Zhang et al. 10.1073/pnas.0700181104. |
Fig. 5. Schematic representation of combined bisulfite restriction analysis (COBRA) of DNA methylation. DNA was treated with bisulfite, which converts all cytosines to uracils, except cytosines protected by methylation (i.e., AmCGT). The bisulfite-specific PCR amplification was carried out to amplify only the bisulfite-converted DNA samples. The primers do not contain CpG dinucleotides so that the amplification step will not discriminate templates with different methylation states. PCR products were digested with the restriction enzyme HpyCH4IV, which recognizes and cuts at ACGT. Cleavage will occur only if the CpG sequence is retained during the bisulfite conversion, i.e., if that cytosine is methylated. The unmethylated ACGT, which is converted to ATGT after PCR amplification, will not be cleaved by HpyCH4IV. Digested PCR products were separated on an agarose gel. The band pattern and intensity are analyzed by image software. The relative amounts of methylated and unmethylated DNA can be assessed by comparing the intensity of the cleaved with the uncleaved bands.

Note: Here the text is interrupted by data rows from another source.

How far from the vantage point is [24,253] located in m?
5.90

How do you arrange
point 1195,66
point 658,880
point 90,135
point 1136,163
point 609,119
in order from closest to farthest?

Fig. 6. Optimization of the amount of human DNA in heterokaryons for COBRA methylation analysis. (A) The standard curve used to calculate the amount of human DNA in heterokayons by quantitative PCR. Various amounts of DNA from keratinocytes (0.04, 0.2, 0.8, 2, 4, 8, 10, and 15 ng) were mixed with mouse DNA such that total DNA is 20 ng. Quantitative PCR was carried out using human-specific GAPDH primers. The correlation coefficient (R) of our standard curve is 0.99850, indicating a good fit. The table below shows various given concentrations of human DNA (ng/reaction), calculated concentrations of human DNA (ng/reaction) based on the standard curve, and the percentage of variations between these two values, indicating the level of accuracy of this method. (B) The table shows the DNA samples, including the PrePEG treatment (Pre), and heterokaryons cultured for 1, 3, 5, and 7 days (1D, 3D, 5D, and 7D), calculated concentrations of human DNA (ng/reaction) based on the standard curve, the percentages of human DNA in heterokaryons (all PCR reactions contained 20 ng of heterokaryon DNA as template), the concentration of heterokaryon DNA samples (measured by NanoDrop). The last column shows the amounts of heterokaryon DNA required to get 40 ng of human DNA, which were used in the methylation analysis. The final amount of DNA for bisulfite treatment was adjusted to 1.5 mg for each sample by adding mouse DNA to minimize the variation caused by difference in starting DNA. A wide range of ratios of human DNA to mouse DNA, were tested for the accuracy and reproducibility of the methylation assay. Twenty-five to 100 ng of human DNA gave consistent results. Therefore, 40 ng of human DNA was used in all of our COBRA methylation analysis for heterokaryons.
Fig. 7. Quantification of methylation analysis from three independent experiments. Three genes were analyzed: the MyoD core enhancer, the keratin-14 promoter, and the b-globin HS2 locus. Samples analyzed were from keratinocytes and heterokaryons during nuclear reprogramming: PrePEG, and heterokaryon DNA at days 1, 3, 5, and 7.